Gast in der eigenen Stadt

Ich packe meinen Koffer. Um mich selbst zu besuchen - mich in meiner eigenen Stadt, die mich einlädt für einen Tag ihr Gast zu sein. Heimat-Kurzurlaub mit leichtem Gepäck. Neugierig darauf, im Gewohnten etwas Neues zu finden. Vertraute Fremde irgendwie; auch weil sich das innere Navi umstellen muss. Es gilt, gewohnte Wege zu verlassen und Blicke umzulenken.

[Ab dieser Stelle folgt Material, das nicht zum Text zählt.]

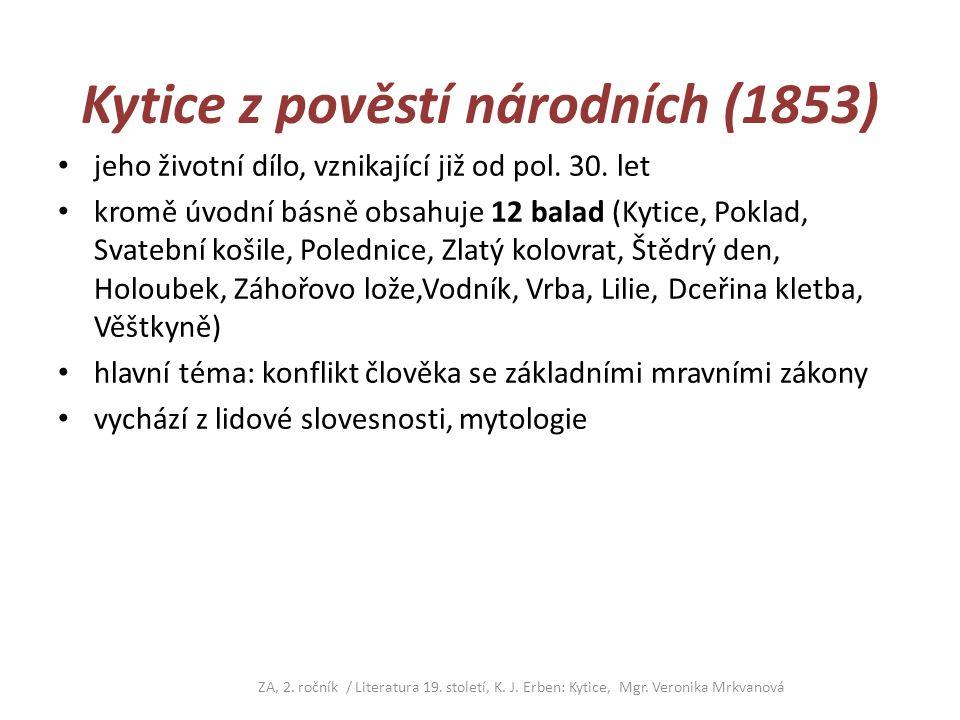 Kytice z pověstí národních (1853) jeho životní dílo, vznikající již od pol. 30. let kromě úvodní básně obsahuje 12 balad (Kytice, Poklad, Svatební koš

Für 40€ pro Person im Doppelzimmer

»Offenbach. Anders. Erleben.«: So betitelt es auch das Gemeinschaftsprojekt »Gast in der eigenen Stadt«, von dem die Einladung an alle Einwohner von Offenbach Stadt und Land ausgeht, einmal Kurzurlaub in der eigenen Stadt zu machen. Weil echtes Urlaubsfeeling eigentlich am besten in fremden Betten funktioniert, bietet das Sheraton in diesem Rahmen ein spezielles Übernachtungsangebot für seine »Offenbacher« Gäste an. Für 40€ pro Person im Doppelzimmer darf  hier mitten in und von Offenbach geträumt und am nächsten Morgen gefrühstückt werden, die Tagesausgabe der Offenbach Post inklusive. Geschlafen wird aber erst später. Jetzt liegt erst einmal ein Urlaubstag in meiner Stadt vor mir. Ich will dahin, wo ich noch nicht war. Mehr sehen als bisher.  Ich will »Tieftauchen«  in meine eigene Stadt, so wie es mir das Angebot der OFlovesU-Touren verspricht. Gemeint sind damit Führungen durch meine Stadt, durch Offenbach. Nach Themen unterteilt, aber ohne Mann mit Fähnchen. Sondern wie ein Spaziergang mit einem guten Freund, der einem alles zeigt, was ihm selber lieb ist. Das Prinzip, dass sich Schönes mit anderen geteilt, vervielfacht funktioniert – und passt gut zu dem Vorhaben, die eigene Stadt neu, vor allem neugierig zu entdecken. Ich werde deshalb später mitlaufen, bei einer Esskultour, mit 15 anderen die – wie ich – Hunger haben werden auf kulinarische Köstlichkeiten, auf Eindrücke und Geschichten. Vielleicht werde ich jemanden kennen oder jemanden kennen lernen.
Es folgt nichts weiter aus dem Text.